I know this has been asked before here there and everywhere but i can't get a clear explanation so i'm going to pitch it again. So what is all of the fuss about using a singleton to control the db connection in your web app? Some like it some hate it i don't understand it. From what I've read, "it's to ensure that there is always only one active connection to your DB". I mean why is that a good thing? 1 active DB connection on a data driven web app processing multiple requests per second spells trouble doesn't it? For whatever reason nobody can properly explain this. I've been all over the web. I know i'm thick.
Assuming Java here, but is relevant to most other technologies as well.
I'm not sure whether you've confused the use of a plain singleton with a service locator. Both of them are design patterns. The service locator pattern is used by applications to ensure that there is a single class entrusted with the responsibility of obtaining and providing access to databases, files, JMS queues, etc.

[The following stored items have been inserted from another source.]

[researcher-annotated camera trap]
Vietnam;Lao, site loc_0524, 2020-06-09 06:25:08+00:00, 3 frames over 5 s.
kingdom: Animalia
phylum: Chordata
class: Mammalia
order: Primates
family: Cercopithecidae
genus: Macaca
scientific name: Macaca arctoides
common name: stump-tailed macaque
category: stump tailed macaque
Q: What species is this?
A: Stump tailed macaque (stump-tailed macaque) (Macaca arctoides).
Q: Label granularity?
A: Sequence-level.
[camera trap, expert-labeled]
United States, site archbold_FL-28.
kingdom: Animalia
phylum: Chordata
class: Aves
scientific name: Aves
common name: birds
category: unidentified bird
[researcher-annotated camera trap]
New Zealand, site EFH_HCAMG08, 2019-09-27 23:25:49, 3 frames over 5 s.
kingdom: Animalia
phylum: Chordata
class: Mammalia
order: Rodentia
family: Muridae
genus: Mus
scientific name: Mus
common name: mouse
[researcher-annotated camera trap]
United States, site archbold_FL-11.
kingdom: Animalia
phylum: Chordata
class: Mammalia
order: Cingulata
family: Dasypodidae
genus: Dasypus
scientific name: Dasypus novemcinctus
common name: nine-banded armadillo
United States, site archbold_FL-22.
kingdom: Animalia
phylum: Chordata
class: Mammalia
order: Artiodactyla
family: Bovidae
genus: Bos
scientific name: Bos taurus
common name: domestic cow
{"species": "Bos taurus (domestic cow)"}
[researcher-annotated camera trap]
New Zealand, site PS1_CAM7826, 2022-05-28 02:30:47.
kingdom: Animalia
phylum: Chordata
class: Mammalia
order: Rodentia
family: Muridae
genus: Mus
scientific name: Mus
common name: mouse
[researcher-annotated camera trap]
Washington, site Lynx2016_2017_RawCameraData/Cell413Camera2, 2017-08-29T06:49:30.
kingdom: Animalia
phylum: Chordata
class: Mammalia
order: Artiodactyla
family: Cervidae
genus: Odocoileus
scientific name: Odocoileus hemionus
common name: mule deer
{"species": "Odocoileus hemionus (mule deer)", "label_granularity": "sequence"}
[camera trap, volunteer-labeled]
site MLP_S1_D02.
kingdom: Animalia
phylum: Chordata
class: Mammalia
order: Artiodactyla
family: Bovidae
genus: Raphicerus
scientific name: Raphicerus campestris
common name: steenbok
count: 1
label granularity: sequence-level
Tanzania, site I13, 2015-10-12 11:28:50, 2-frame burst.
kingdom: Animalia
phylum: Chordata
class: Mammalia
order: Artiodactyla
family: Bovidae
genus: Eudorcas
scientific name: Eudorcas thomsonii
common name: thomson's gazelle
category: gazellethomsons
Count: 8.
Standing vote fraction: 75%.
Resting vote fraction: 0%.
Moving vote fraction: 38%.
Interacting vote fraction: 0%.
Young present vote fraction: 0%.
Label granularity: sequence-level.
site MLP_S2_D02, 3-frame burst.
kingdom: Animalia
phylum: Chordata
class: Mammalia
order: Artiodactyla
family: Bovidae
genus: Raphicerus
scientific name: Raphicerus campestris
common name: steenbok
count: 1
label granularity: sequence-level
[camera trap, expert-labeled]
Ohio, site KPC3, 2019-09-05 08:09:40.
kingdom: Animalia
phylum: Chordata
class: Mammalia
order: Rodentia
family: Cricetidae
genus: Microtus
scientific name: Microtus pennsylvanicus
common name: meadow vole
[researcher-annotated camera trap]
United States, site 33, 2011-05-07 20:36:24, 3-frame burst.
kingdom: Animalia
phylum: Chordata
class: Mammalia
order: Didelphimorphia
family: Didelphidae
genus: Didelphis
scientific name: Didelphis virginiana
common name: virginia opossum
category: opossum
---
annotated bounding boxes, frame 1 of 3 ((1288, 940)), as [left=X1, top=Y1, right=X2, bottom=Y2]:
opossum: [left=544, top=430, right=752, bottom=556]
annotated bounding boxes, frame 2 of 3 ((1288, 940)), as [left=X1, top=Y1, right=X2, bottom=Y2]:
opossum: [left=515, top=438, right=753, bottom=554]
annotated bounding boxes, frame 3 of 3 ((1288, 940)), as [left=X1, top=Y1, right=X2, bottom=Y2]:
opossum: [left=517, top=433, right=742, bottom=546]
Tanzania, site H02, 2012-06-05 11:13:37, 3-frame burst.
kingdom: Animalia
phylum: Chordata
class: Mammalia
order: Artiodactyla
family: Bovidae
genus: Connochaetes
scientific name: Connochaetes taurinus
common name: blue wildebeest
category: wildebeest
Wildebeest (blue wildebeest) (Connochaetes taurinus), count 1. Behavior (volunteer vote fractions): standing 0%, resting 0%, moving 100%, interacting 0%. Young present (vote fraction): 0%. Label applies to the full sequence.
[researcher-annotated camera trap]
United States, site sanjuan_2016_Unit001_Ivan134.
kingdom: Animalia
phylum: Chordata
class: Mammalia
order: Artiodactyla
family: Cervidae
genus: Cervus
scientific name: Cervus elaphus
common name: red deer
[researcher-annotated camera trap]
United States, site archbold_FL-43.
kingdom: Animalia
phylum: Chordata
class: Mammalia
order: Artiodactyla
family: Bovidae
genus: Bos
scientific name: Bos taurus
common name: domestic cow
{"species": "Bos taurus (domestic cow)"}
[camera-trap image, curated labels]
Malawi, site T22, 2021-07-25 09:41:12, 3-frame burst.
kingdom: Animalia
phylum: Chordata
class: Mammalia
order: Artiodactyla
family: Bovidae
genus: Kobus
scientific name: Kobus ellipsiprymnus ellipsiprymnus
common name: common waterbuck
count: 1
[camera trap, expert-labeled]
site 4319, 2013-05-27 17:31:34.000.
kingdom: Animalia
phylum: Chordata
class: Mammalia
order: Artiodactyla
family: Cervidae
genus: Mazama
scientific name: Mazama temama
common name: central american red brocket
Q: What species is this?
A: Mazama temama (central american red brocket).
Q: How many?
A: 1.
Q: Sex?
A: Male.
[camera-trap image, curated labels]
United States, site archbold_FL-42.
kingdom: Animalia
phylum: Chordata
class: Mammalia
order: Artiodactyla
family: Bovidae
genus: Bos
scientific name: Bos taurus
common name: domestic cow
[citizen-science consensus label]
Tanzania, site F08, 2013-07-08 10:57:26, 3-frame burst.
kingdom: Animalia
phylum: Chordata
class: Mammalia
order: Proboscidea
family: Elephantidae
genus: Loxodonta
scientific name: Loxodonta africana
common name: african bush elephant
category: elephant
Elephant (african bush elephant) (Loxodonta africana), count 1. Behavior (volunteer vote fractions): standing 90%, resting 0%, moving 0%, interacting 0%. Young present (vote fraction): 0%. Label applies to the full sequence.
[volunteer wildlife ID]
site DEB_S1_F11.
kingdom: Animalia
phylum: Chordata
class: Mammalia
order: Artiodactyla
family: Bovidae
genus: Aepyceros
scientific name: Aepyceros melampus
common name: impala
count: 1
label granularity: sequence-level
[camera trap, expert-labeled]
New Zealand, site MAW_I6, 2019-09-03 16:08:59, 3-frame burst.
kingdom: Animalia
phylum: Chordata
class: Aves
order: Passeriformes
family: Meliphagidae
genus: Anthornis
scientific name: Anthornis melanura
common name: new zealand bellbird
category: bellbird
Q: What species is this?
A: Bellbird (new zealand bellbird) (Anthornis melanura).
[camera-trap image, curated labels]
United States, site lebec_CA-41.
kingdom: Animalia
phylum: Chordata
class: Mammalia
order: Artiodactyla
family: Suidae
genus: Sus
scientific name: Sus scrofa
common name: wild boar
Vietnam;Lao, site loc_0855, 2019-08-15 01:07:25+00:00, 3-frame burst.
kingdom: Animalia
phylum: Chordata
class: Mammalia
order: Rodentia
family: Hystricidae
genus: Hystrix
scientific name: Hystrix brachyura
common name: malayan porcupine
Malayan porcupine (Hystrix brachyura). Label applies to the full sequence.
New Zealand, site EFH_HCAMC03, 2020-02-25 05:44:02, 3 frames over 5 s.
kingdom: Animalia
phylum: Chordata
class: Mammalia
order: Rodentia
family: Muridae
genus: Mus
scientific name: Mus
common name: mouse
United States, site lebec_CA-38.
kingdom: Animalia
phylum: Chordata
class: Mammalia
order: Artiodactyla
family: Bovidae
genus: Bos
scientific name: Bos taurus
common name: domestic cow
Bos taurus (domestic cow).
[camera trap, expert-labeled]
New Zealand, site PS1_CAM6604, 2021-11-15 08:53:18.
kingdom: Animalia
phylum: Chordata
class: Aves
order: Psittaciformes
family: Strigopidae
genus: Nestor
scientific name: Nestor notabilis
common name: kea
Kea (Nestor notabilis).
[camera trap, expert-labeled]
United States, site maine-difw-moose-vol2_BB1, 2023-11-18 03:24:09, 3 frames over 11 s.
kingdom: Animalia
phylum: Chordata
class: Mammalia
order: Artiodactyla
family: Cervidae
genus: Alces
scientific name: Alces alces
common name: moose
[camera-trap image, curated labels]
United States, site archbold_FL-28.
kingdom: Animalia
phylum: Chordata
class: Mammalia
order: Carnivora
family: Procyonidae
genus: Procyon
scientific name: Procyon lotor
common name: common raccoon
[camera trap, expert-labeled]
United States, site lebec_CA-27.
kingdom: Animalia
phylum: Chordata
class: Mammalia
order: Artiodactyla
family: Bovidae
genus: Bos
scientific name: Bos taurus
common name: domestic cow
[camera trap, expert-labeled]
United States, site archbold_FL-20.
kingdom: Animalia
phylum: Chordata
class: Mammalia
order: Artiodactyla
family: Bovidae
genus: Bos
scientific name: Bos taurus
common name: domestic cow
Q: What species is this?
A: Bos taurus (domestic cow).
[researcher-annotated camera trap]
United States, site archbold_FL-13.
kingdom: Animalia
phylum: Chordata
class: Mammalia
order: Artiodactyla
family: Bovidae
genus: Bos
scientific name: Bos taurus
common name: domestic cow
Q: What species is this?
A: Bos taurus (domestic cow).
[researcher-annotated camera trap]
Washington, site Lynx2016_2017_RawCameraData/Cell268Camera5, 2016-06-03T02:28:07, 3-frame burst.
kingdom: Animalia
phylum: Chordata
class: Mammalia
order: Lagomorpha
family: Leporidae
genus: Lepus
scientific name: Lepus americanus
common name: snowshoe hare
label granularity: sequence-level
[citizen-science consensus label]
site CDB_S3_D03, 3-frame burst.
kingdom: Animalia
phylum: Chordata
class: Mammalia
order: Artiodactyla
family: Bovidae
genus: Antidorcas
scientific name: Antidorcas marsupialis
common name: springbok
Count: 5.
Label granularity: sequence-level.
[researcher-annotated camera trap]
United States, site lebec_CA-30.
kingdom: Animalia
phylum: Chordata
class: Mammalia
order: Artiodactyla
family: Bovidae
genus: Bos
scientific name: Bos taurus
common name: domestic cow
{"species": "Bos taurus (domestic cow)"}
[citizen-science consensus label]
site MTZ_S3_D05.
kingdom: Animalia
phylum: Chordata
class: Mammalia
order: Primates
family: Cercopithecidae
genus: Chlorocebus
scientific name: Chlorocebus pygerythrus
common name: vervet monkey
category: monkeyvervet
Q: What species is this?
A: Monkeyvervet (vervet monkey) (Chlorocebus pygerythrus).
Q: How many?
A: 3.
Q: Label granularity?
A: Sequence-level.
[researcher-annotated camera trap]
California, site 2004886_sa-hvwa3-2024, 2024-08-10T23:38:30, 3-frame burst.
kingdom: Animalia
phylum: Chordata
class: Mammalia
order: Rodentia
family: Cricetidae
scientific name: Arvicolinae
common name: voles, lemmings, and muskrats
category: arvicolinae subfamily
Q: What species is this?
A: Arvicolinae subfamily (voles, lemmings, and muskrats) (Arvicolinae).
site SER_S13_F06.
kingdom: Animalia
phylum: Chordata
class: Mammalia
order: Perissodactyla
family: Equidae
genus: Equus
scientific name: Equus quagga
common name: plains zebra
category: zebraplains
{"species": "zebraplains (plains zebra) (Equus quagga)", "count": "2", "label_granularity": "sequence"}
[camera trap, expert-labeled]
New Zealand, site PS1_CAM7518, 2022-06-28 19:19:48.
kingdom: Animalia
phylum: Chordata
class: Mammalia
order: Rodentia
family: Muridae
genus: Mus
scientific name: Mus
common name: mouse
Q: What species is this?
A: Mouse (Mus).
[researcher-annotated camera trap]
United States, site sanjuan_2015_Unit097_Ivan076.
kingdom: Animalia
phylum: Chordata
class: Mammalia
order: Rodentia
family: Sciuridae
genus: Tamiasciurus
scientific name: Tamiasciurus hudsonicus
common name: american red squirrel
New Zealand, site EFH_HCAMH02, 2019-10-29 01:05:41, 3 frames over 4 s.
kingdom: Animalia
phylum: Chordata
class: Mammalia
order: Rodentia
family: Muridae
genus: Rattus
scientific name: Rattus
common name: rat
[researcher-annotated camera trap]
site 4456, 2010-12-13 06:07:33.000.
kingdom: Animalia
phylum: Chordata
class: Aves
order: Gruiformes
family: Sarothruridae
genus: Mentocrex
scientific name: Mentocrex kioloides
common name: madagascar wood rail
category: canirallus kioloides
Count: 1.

Most service locators are implemented as singletons, since there is no need for multiple service locators to do the same job. Besides, it is useful to cache information obtained from the first lookup that can be later used by other clients of the service locator.
By the way, the argument about
"it's to ensure that there is always
only one active connection to your DB"
is false and misleading. It is quite possible that the connection can be closed/reclaimed if left inactive for quite a long period of time. So caching a connection to the database is frowned upon. There is one deviation from this argument; "re-using" the connection obtained from the connection pool is encouraged as long as you do so with the same context, i.e. within the same HTTP request, or user request (whichever is applicable). This done obviously, from the point of view of performance, since establishing new connections can prove to be an expensive operation.
High-performance (or even medium-performance) web apps use database connection pooling, so one DB connection can be shared among many web requests. The singleton is usually the object which manages this pool. I think the motivation for using a singleton is to idiot-proof against maintenance programmers that might otherwise instantiate many of these objects needlessly.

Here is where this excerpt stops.